Los druidas galos, según escribió Plinio, lo consideraban una manifestación
terrestre de lo sagrado. Para ellos, que una planta viviera suspendida en el
aire, sin tocar la tierra, era un signo inequívoco de que los dioses habían
puesto allí la mano. Lo cortaban con hoz de oro —el oro siempre añade
solemnidad—, recogían la rama en un paño blanco y celebraban la escena como si
hubieran capturado un rayo de luna.
Los mitos nórdicos lo
convirtieron en arma. Balder, el dios que no podía morir, cayó abatido por una
flecha de muérdago, pues Frigg, su madre, había pedido a todas las criaturas
del mundo que prometieran no hacerle daño… excepto al muérdago, que le pareció
demasiado pequeño e inofensivo como para incluirlo en la lista. En los mitos,
como en la vida diaria, las omisiones suelen salir caras. Desde entonces, el
muérdago lleva consigo una reputación extraña: por un lado, planta de amor y
renacimiento; por otro, recordatorio de lo frágil que es la protección cuando
uno confía en exceso.
Y, sin embargo, durante siglos se
le atribuyeron virtudes medicinales. Los viejos herbarios lo recomendaban para
casi todo: la tensión alta, la epilepsia, los nervios, la impotencia de
espíritu. A veces funcionaba —por casualidad o por química— y a veces no. Pero
en la Europa del siglo XX el muérdago volvió a los laboratorios como un actor
inesperado: ciertos extractos parecían estimular el sistema inmune de pacientes
con cáncer. No era la panacea, ni mucho menos, pero sí el eco moderno de
aquella idea antigua de que el muérdago guarda un poder ambiguo, peligroso y a
la vez prometedor.
¿Cómo llegó entonces a nuestras
chimeneas, coronando las fiestas navideñas con esa rama verde bajo la que se
besan los enamorados? La culpa, en parte, es de los victorianos, que tenían
talento para rescatar tradiciones paganas y darles un aire respetable. Vieron
en el muérdago un símbolo de vida persistente y de paz: si dos enemigos se
encontraban bajo él, debían declarar una tregua. Un símbolo así encaja de
maravilla entre villancicos y luces. Luego vino el romanticismo: cada beso bajo
el muérdago, decían, debía corresponderse con una baya retirada. Cuando el
racimo quedaba sin frutos, cesaban los besos. Había que racionar la pasión.

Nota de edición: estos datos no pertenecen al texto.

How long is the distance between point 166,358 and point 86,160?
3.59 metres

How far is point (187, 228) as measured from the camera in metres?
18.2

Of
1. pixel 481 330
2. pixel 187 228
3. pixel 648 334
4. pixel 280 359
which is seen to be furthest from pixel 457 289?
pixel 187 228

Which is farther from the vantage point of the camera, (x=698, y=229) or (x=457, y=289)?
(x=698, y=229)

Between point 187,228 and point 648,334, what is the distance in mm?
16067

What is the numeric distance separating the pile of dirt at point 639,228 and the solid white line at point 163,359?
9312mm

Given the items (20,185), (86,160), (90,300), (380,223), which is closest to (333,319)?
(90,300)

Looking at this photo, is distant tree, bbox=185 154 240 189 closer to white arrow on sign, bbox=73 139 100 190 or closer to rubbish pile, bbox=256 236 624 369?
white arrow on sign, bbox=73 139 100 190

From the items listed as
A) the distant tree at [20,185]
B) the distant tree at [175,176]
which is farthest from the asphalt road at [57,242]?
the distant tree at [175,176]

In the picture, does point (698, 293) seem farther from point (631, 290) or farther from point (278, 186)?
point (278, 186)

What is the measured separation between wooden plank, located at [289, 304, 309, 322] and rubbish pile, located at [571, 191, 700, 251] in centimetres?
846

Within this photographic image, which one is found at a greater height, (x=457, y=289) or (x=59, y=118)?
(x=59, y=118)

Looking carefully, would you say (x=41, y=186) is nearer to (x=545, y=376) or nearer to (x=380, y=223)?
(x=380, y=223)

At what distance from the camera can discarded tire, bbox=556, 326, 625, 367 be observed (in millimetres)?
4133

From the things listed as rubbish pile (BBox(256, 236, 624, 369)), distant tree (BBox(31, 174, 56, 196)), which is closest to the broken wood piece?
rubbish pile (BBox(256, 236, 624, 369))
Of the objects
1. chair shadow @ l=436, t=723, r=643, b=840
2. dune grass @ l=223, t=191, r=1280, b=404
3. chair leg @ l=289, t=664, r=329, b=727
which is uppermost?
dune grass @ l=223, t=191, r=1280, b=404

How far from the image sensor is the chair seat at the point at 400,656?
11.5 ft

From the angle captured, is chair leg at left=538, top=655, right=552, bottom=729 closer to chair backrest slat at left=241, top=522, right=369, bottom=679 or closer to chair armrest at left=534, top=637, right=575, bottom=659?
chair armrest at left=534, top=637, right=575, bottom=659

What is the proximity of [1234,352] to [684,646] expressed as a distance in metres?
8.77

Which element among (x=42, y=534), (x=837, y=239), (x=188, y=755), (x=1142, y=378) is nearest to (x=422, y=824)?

Hoy lo seguimos colgando en las puertas, aunque casi nadie sepa de lectinas, druidas o mitologías nórdicas. Lo hacemos por esa intuición antigua que perdura en lo cotidiano: la de que algunas plantas parecen saber más de la vida de lo que aparentan. El muérdago, con su esfera verde y su resistencia al frío, nos recuerda que incluso en mitad del invierno hay cosas que se empeñan en seguir vivas. Y que, por una vez, no está mal dejarse llevar por la superstición: si uno se encuentra bajo un muérdago y aparece alguien dispuesto a besarlo, lo sensato es no desafiar a los dioses.